Goldberg JA, Rokni U, Sompolinsky H (2004) Patterns of ongoing
activity and the functional architecture of the primary visual
cortex. Neuron 42:489-500

Notes from Josh Goldberg:

This model is at the heart of our 2004 Neuron paper. It is analyzed in
and about figure 3 in that paper. The initial code was run in Matlab
and the paper includes a variety of models that elaborate on this
model.... I do believe that this is the most elegant/central part of
the paper.

Usage notes:

To run the .tab file must be in the same directory as the .ode file.
... run the program as usual in the main XPP window, that is: I,G.
Then once you fill in the the entries in the Edit Arrayplot Window
(see the begining of NoisyRing.ode), you must press "redraw". then
each time you continue the integration in the main XPP window (e.g.,
E,I,L) do "redraw" again and see the continuation of the

The model has three states, homogeneous for low gains (lambda<1) and
then Marginal for lambda that is between 1 and 2 (for mu>0). (the
integration diverges for lambda larger than 2). this is all explained
in the paper.

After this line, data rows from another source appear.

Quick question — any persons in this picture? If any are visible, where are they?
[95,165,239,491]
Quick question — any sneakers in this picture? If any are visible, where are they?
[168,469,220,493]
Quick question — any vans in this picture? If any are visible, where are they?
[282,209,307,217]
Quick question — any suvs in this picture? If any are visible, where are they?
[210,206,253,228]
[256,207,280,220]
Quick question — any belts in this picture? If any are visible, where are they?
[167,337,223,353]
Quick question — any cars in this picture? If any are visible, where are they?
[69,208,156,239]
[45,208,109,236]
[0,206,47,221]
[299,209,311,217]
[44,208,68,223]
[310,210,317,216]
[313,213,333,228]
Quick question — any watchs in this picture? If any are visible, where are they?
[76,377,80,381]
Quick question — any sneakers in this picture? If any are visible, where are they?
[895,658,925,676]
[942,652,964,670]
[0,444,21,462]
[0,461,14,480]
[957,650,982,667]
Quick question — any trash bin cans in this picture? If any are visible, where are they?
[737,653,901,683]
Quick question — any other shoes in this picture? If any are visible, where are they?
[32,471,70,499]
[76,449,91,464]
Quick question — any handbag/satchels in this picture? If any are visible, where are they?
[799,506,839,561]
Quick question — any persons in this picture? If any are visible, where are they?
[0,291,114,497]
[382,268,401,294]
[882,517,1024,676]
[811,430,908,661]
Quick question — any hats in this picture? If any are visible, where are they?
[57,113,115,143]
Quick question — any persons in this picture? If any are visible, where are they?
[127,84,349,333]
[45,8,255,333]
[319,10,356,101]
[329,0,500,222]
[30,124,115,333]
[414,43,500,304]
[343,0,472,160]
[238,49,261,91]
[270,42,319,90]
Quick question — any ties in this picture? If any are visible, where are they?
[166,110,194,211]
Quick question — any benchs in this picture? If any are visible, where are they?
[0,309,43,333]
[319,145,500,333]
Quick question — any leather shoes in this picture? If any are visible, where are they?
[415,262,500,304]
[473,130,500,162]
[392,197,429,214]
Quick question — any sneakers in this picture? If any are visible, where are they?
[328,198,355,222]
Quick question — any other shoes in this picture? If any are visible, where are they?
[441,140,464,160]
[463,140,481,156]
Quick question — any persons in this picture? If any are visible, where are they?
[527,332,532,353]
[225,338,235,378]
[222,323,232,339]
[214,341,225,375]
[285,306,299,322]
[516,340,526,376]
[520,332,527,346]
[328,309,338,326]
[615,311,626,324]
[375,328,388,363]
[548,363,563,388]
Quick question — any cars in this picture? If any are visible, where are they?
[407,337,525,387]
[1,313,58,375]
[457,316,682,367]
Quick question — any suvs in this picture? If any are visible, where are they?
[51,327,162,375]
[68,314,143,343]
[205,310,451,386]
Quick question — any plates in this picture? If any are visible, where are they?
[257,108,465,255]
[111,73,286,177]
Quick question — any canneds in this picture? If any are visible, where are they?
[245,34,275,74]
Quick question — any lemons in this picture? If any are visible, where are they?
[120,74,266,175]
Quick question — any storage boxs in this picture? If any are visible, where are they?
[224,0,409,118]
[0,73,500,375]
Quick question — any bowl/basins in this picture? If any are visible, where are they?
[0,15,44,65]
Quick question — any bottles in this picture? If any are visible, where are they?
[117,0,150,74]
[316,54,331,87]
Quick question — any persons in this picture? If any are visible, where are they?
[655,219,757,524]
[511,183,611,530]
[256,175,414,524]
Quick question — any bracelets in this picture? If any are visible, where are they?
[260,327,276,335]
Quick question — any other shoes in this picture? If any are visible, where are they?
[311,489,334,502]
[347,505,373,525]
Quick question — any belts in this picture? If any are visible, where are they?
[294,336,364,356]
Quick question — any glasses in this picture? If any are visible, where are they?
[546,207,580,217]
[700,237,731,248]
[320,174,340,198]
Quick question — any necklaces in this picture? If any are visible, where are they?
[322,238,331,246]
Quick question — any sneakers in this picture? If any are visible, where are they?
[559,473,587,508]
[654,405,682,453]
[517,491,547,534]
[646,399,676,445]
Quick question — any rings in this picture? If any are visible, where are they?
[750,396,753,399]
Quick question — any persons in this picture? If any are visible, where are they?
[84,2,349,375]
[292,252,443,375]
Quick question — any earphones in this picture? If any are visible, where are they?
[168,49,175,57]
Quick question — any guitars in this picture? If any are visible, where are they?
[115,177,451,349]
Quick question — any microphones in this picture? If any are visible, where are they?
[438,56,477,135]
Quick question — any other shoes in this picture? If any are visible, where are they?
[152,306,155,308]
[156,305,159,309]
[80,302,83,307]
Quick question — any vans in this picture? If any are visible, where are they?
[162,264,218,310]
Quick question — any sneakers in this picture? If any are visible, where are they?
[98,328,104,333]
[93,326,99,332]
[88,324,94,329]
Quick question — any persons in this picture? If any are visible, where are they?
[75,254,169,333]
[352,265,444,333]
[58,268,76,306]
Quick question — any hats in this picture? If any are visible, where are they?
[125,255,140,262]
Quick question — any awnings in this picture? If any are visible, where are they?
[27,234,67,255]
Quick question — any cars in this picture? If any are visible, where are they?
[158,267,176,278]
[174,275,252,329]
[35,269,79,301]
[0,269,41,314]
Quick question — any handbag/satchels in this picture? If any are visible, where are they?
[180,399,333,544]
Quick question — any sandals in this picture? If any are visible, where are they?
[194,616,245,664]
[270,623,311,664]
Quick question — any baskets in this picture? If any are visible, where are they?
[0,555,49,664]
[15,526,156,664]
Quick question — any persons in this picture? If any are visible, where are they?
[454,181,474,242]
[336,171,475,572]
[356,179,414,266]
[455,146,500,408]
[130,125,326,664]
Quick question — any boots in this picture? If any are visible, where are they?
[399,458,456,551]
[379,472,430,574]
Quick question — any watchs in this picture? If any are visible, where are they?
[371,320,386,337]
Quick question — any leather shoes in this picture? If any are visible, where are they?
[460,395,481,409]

Marginal means that you get a noisy hill of activity.  I
think it is important to point out that this model corresponds only to
figure 3 in that paper.

Default values lambda=1.8 and mu=1 give a nice hill of activity with
some of the neurons with rates that are very close to zero. (The
spatial pattern on the ring is a noisy clipped sinusoid).

Finally the line

aux phiang=atan(rfunds/rfundc)

gives the phase of the order parameter (between -pi and pi) and it 
corresponds to the position of the center of the hill of activity along 
the ring. It is well defined when there is a nice hill, as in the case 
of the above default values of lambda and mu.